Capitolo VI. Le feste cristiane
La Pasqua
Nel breviario romano la liturgia del triduo sacro è strutturata con una cura particolare; la Chiesa nella sua preghiera vuole per così dire trasferirci nella realtà della passione del Signore e, al di là delle parole, nel centro spirituale di ciò che è accaduto.
Se si volesse tentare di contrassegnare in poche battute la liturgia orante del sabato santo, allora bisognerebbe parlare soprattutto dell’effetto di pace profonda che traspira da essa. Cristo è penetrato nel nascondimento (Verborgenheit), ma nello stesso tempo, proprio nel cuore del buio impenetrabile egli è penetrato nella sicurezza (Geborgenheit), anzi egli è diventato la sicurezza ultima. Ormai è diventata vera la parola ardita del Salmista: e anche se mi volessi nascondere nell’inferno, anche là sei tu. E quanto più si percorre questa liturgia, tanto più si scorgono brillare in essa, come un’aurora del mattino le prime luci della Pasqua. Se il venerdì santo ci pone davanti agli occhi la figura sfigurata del trafitto, la liturgia del sabato santo si rifà piuttosto all’immagine della Croce cara alla Chiesa antica: alla croce circondata da raggi luminoso, segno, allo stesso modo, della morte e della risurrezione.

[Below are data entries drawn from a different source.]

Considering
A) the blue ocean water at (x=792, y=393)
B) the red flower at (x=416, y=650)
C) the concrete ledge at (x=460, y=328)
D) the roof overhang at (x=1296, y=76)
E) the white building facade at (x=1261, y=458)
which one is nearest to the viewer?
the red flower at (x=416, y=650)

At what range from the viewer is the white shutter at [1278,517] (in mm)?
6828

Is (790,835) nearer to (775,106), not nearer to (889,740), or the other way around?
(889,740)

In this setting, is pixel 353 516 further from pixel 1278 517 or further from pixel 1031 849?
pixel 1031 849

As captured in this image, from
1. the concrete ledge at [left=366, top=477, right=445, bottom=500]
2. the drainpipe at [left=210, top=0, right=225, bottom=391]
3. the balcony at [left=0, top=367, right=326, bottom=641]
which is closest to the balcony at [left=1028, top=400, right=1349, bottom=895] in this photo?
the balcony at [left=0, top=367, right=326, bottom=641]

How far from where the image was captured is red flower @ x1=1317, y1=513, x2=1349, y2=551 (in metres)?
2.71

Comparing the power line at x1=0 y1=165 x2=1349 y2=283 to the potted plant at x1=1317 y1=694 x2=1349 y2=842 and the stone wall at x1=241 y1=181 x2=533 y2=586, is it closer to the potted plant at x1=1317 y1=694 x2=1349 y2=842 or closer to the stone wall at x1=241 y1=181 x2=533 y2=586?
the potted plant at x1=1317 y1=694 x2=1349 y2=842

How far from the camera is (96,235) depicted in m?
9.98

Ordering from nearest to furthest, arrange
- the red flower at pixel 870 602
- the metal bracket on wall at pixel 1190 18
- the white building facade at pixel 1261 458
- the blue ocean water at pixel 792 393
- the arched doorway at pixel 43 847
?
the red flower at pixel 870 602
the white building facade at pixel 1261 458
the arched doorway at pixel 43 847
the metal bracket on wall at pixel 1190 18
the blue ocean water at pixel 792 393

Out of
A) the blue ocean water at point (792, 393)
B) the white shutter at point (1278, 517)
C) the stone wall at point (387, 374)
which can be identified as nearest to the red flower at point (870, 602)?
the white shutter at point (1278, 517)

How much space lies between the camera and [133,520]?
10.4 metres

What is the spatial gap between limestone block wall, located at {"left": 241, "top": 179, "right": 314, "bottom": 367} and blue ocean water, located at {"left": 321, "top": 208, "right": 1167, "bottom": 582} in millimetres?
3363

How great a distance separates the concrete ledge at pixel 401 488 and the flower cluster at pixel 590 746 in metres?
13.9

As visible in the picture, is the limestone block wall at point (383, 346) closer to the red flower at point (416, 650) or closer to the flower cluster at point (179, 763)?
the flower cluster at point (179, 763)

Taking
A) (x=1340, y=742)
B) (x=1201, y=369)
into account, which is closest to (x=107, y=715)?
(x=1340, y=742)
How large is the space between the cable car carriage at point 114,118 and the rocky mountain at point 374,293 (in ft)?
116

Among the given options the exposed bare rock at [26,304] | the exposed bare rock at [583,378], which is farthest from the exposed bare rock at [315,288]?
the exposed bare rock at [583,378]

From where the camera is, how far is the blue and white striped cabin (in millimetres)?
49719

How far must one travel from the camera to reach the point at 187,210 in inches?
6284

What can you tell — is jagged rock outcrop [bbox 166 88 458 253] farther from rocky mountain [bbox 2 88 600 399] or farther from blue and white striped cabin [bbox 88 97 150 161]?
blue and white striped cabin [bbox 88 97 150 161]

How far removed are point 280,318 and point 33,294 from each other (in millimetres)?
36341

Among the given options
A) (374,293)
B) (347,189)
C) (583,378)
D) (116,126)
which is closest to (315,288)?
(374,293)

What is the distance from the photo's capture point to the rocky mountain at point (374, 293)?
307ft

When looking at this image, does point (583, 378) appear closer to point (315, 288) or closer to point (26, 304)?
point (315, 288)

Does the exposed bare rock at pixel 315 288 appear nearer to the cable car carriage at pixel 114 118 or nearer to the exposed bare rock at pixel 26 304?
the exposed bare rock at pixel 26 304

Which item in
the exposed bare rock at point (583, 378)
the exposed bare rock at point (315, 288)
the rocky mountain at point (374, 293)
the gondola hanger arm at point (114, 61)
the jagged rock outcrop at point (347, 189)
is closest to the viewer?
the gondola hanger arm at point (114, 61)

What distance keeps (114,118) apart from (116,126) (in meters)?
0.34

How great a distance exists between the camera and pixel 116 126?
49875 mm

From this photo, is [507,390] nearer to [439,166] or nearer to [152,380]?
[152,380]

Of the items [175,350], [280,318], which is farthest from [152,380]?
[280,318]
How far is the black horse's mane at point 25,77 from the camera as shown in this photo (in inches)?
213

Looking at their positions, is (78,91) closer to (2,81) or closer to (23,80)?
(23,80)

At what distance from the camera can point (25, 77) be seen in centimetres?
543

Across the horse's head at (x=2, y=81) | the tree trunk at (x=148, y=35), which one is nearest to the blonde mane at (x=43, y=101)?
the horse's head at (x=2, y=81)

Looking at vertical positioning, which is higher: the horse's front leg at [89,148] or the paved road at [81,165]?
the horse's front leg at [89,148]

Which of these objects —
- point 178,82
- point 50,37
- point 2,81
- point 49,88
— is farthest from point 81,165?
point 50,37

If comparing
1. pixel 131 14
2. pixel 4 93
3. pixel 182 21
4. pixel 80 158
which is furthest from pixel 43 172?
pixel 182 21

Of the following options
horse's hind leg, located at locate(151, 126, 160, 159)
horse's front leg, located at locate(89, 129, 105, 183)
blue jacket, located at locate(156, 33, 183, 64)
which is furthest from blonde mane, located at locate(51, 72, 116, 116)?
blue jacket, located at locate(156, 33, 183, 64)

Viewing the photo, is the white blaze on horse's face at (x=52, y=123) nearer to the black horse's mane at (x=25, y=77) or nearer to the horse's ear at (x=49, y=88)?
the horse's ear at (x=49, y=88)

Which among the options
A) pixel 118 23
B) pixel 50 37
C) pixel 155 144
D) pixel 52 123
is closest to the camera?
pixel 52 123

Il sabato santo ci rimanda così a un aspetto della pietà cristiana che forse è stato smarrito nel corso dei tempi. Quando noi nella preghiera guardiamo alla croce, vediamo spesso in essa soltanto un segno della passione storica del Signore sul Golgota. L’origine della devozione alla croce è però diversa: i cristiani pregavano rivolti a Oriente per esprimere la loro speranza che Cristo, il sole vero, sarebbe sorto sulla storia, per esprimere quindi la loro fede nel ritorno del Signore. La Croce è in un primo tempo legata strettamente con questo orientamento della preghiera, essa viene rappresentata per così dire come un’insegna che il re inalbererà nella sua venuta; nell’immagine della Croce la punta avanzata del corteo è già arrivata in mezzo a coloro che pregano. Per il cristianesimo antico la croce è quindi soprattutto segno della speranza. Essa non implica tanto un riferimento al Signore passato, quanto al Signore che sta per venire. Certo era impossibile sottrarsi alla necessità intrinseca che, con il passare del tempo, lo sguardo si rivolgesse anche all’evento accaduto:
contro ogni fuga nello spirituale, contro ogni misconoscimento dell’incarnazione di Dio, occorreva che fosse difesa la prodigalità costernante dell’amore di Dio che, per amore della misera creatura umana, è diventato egli stesso un uomo, e quale uomo! Occorreva difendere la santa stoltezza dell’amore di Dio che non ha scelto di pronunciare una parola di potenza, ma di percorrere la via dell’impotenza per mettere alla gogna il nostro sogno di potenza e vincerlo dall’interno.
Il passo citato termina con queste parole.